In an attempt to ease the chronic traffic situation in the Cape Town CBD and stem the adverse effects that increased journey times are having on business operations (and the human psyche), a carpooling pilot has been launched through Accelerate Cape Town (ACT).
Together with a few of its corporate members based in the CBD, ACT has partnered with locally designed, built and maintained mobile app uGoMyWay, to remove excess cars from the roads by connecting drivers and passengers to each other to share their everyday journeys.
The need for the pilot project is underlined by the results of the latest Tom Tom Traffic Index, which shows that Cape Town has the most congested roads in South Africa. One of the reasons that puts Cape Town in pole position, is the fact that congestion levels demonstrate a 71% increase in journey time during the morning peak period when compared to free-flowing travel time. Contributing to this startling statistic is the fact that over 79% of cars entering the CBD are single occupancy vehicles.
Available on iOS and Android, uGoMyWay allows users to create routine journeys such as, home-to-work or home-to-school. Matches are then ranked and a chat function allows users to establish a dialogue before personal details are exchanged.
Once this has taken place, users decide who will drive and what the shared costs will be. As an additional safety measure, users can also request to be a part of a ring-fenced community, which includes only members of their specific workplace or school.
Although it’s still in its early stages, Chris Megan, co-founder of uGoMyWay, says the results of the pilot to date are positive and encouraging, with over 90% of users finding matches and which can then result in carpooling.
“Large scale carpooling has huge benefits if you consider that every carpooling participant takes another car off the road, resulting in less congestion,” says Megan. “Real-time rideshare technology has the greatest potential to help solve the traffic congestion on our roads.”

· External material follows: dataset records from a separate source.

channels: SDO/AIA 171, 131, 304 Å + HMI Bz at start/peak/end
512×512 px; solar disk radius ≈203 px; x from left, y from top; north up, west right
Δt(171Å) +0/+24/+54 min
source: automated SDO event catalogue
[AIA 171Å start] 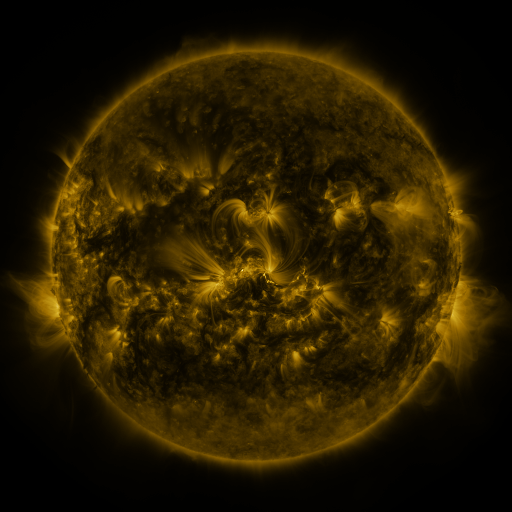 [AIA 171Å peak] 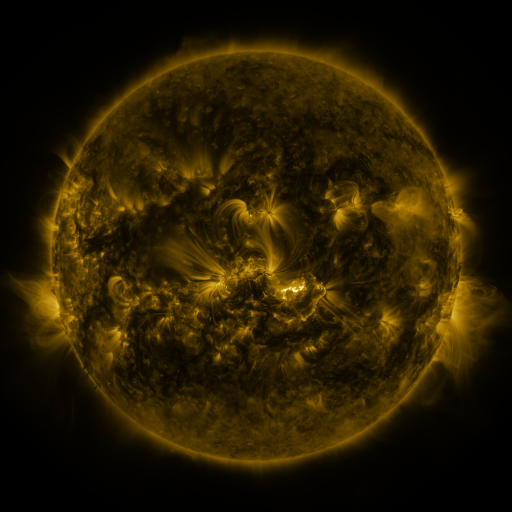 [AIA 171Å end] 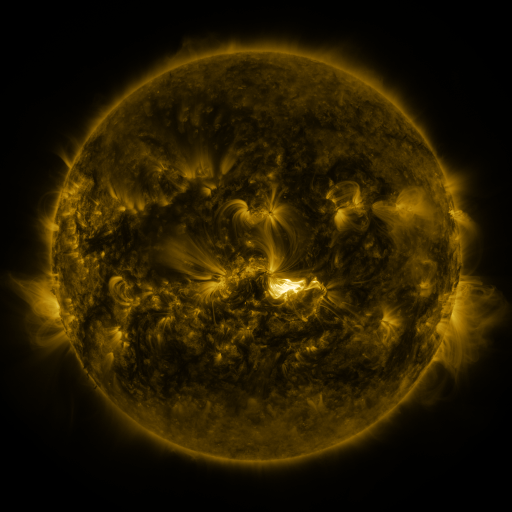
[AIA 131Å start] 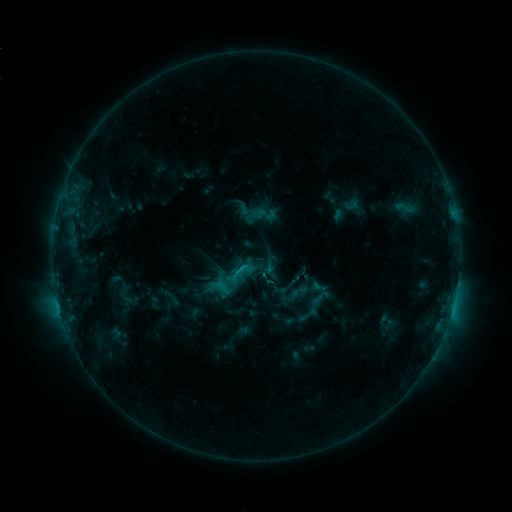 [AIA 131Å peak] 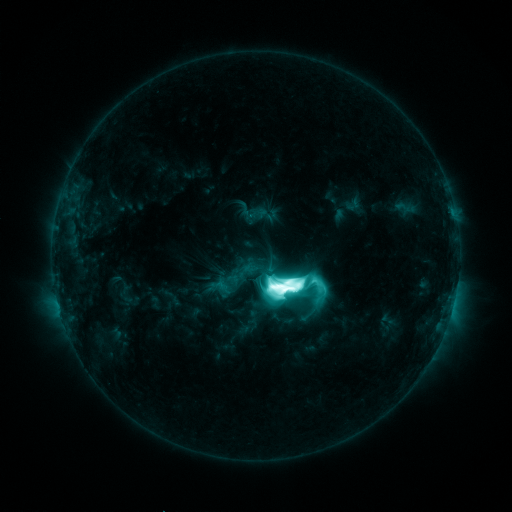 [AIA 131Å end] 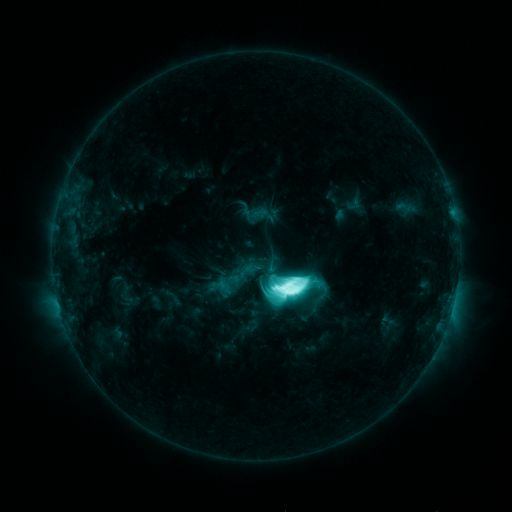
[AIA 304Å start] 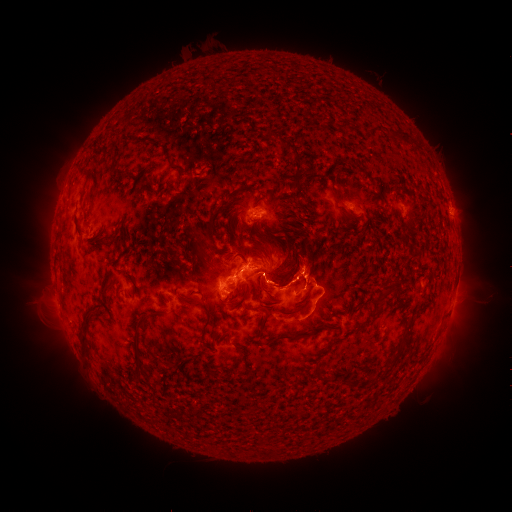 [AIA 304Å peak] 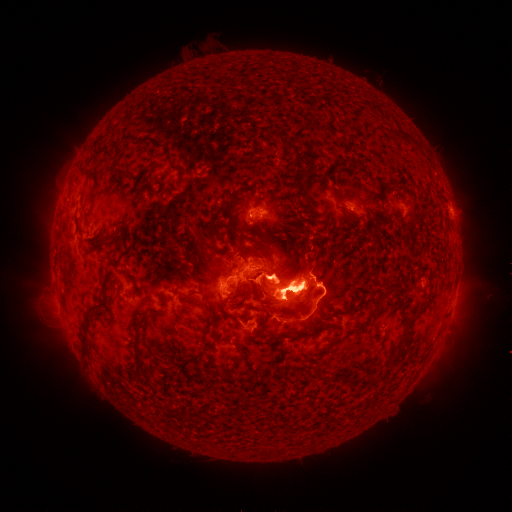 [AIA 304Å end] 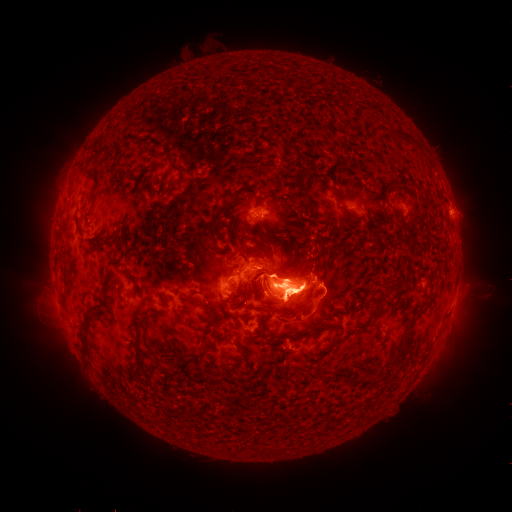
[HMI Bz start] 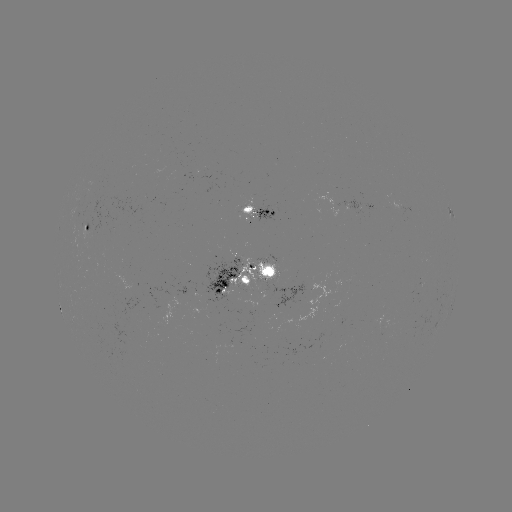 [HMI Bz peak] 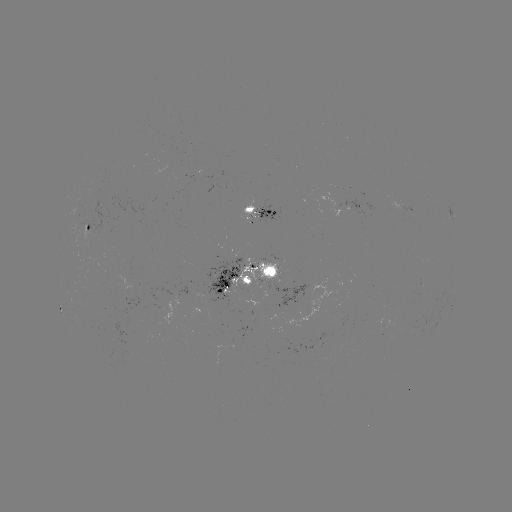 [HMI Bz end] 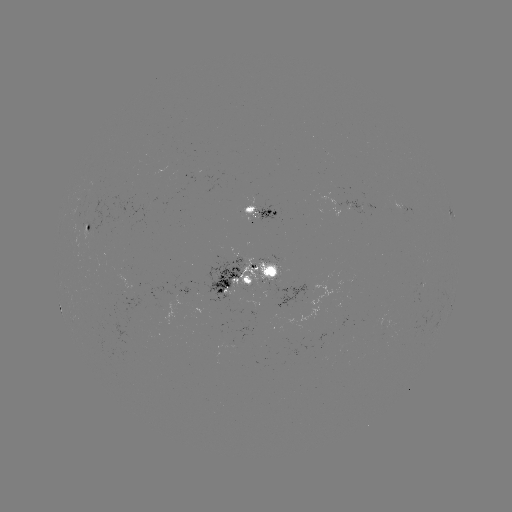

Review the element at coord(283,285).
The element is X1.2 flare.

“We are really excited to be spearheading this pilot,” says Ryan Ravens, CEO of Accelerate Cape Town. “Behavioural change is fundamental to easing traffic congestion since we cannot build ourselves out of the situation we are facing. Increasing congestion could dampen the economic growth of our city region.
“In an effort to meet increasing demand and to keep the city moving and growing sustainably, solutions that include the use of emerging tech, such as that of uGoMyWay, must be embraced,” says Ravens.